**抽出テキスト**:
*****

元亀2(1571)年、祖父・氏康が亡くなると、父・氏政は方針を転換し、武田との同盟を復活させました。

そして天正5(1577)年、氏直は元服し、初陣も果たします。それから3年後には、早くも家督を父から譲られました。まだ19歳です。

当主になったとはいっても、これはまだ形式上のこと。父・氏政は健在でしたから、実権も父の手に握られていました。

早くに氏直が家督を継いだのは、織田信長との同盟と、実現はしませんでしたがその娘との結婚が予定されていたからだそうです。氏直を当主として、関係強化を図っていたのですね。

ただ、状況はめまぐるしく変わります。上杉謙信の後継者争いとなる「御館の乱(おたてのらん)」が起きたのですが、氏政と氏直は、後北条氏出身の上杉景虎(うえすぎかげとら)を支持し加勢しました。信玄の跡を継いだ武田勝頼(たけだかつより)は当初景虎を支持しましたが、その後景勝方に転じ、これで後北条氏と武田氏の対立が再燃したのです。

*****

**データ抜粋**:
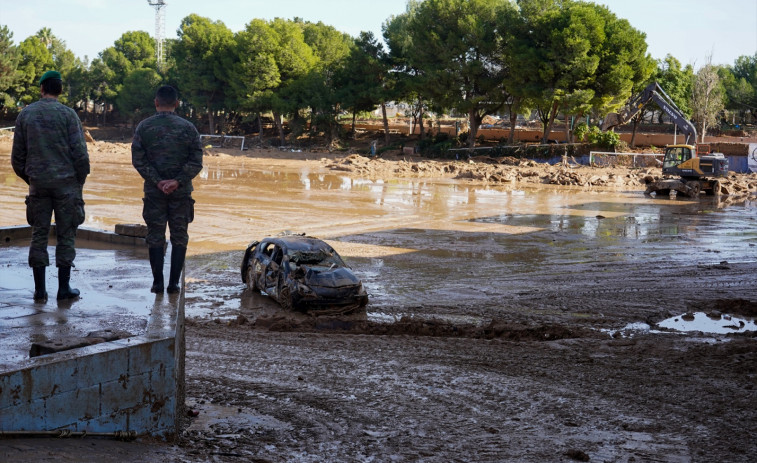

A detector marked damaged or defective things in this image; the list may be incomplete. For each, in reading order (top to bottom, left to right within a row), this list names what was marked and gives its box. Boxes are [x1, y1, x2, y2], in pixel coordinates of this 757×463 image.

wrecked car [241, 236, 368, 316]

*****

**課題の目的**: 後北条氏の氏直についての文章を、最後の文の後から引き取って書き継ぐこと。

**この課題の結果**:
武田滅亡、信長の死の混乱の中で

天正10(1582)年、信長は甲州征伐を開始し、武田氏を滅亡に追い込みます。ところがその信長も直後に本能寺の変で倒れてしまいました。

武田滅亡後、旧武田領を任されたのは織田家臣の滝川一益(たきがわかずます)河尻秀隆(かわじりひでたか)でしたが、まず河尻秀隆が殺害されてしまいます。そして残った滝川一益はまだ統治基盤が盤石ではなかったため、そこに氏直と氏政は目を付けたのです。

どちらかといえば、後北条氏の勢力は小田原を拠点とした南関東が中心。対する滝川一益は上野(こうずけ/群馬県)や信濃(しなの/長野県)を支配していましたから、領土を拡大するのには格好のチャンスだったのです。

そして、氏直は叔父・氏邦(うじくに)と共に上野に侵攻し、滝川軍と神流川(かんながわ)で激突しました。

神流川の戦いと天正壬午の乱

氏直率いる後北条勢は約5万、対する滝川勢は約1万8千。戦いは後北条方の勝利に終わりました。そして氏直はそのまま信濃に侵攻しますが、今度は旧武田領を狙う徳川家康と対立することになります。これが「天正壬午の乱」ですが、戦況は一進一退。こう着状態に陥り、これ以上の消耗は無駄だと判断した氏直は、家康との和睦を選びます。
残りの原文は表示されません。